LONDON Venture capital investment in European companies rebounded during the first quarter of 2008 to Euros 1.4 billion, compared with Euros 1.26 billion in the last quarter, but the picture is patchy, with cleantech investments falling substantially.
According to consultancy group Library House (Cambridge, England), with some late reporting of Q1 2008 deals still to be factored in, investment levels appear on an even stronger recovery especially in comparison to the U.S., which has seen a decline.
The first quarter 2008 level was the same as that achieved in the third quarter of last year.
And while the levels of funds invested are on the up, Library House notes a slight decline in the number of deals, from 429 in Q4 2007 to 410 in Q1 2008.
The U.K. saw an 80 percent increase in VC investment in Q1 2008 from Q4 2007, and reached Euros 510 million, its highest level since the first quarter of 2006. Other countries also fared well: Investments in Israel grew by 124 percent from Euros 129 million in Q4 2007 to Euros 290 million in Q1 2008; and Sweden enjoyed a growth of 93 percent over the last quarter from Euros 34 million to Euros 68 million.
There was minimal growth in France and Germany between Q407 and the first quarter of this year. First quarter investments in France came in at Euros 172 million, and for Germany Euros 153 million.
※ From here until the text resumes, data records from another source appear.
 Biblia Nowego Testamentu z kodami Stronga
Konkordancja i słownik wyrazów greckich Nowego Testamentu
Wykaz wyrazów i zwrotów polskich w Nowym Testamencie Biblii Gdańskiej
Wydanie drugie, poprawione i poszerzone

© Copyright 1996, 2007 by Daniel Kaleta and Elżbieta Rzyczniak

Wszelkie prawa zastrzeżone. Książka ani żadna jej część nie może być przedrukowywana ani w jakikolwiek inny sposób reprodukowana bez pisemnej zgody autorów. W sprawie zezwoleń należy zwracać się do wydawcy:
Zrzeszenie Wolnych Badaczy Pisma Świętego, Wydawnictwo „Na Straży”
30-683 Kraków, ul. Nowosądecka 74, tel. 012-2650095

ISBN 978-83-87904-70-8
Conversely, Ireland saw one of the largest declines over the quarter, down 84 percent and hitting its second lowest quarter since 2006 at Euros 14 million.
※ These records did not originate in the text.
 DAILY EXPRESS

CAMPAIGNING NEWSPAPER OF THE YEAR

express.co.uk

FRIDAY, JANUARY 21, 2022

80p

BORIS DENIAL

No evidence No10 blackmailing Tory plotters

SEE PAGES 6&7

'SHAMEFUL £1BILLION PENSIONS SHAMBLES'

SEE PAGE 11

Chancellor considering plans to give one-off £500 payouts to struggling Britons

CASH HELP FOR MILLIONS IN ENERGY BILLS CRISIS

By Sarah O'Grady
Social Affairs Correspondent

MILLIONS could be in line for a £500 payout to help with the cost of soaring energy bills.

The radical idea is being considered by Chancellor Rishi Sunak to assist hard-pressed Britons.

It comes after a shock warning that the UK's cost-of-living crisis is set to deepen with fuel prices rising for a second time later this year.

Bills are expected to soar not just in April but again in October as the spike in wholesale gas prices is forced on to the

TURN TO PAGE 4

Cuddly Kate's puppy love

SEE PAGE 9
And the European "Cleantech" sector took a surprising decline in Q1, falling in terms of investment by half. The number of deals decreased marginally from 46 to 41 in Q1 but the value invested dropped from Euros 255 million in Q4 2007 to Euros 122 million in Q1 2008.
The most active investor in the quarter was German group High-Tech Gründerfonds Management with nine deals, and Balderton Capital, Intel Capital and Scottish Enterprise Fund in joint second with seven deals each.
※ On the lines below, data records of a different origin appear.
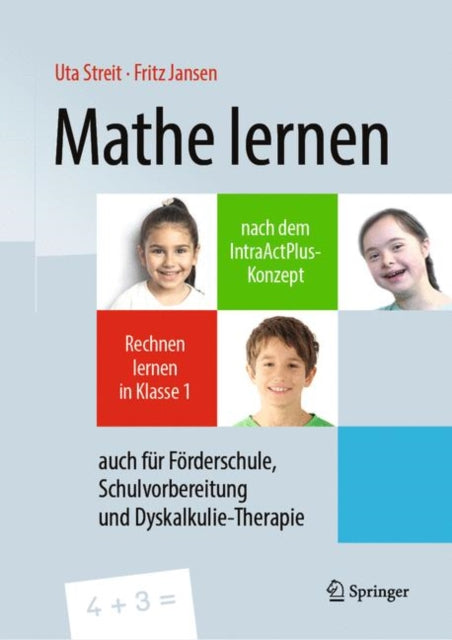 Uta Streit · Fritz Jansen

Mathe lernen

nach dem IntraActPlus-Konzept

Rechnen lernen in Klasse 1

auch für Förderschule, Schulvorbereitung und Dyskalkulie-Therapie

$4 + 3 =$

Springer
Index Ventures was the top investor by syndicated amount invested in Q1 2008, taking part in three deals totaling Euros 83.9 million.
Top exit of the quarter was the sale of Sweden's MySQL to Sun Microsystems in January for Euros 675.6 million. MySQL's eponymous offering is the world's most popular open source database software.
Two communications related exits of note were the sale of Netherlands-based telecoms provider Scarlet for Euros 185 million to Belgacom, Belgium's leading telco; and the Euros 140 million acquisition of UK telecommunications software provider Apertio by Nokia Siemens Networks.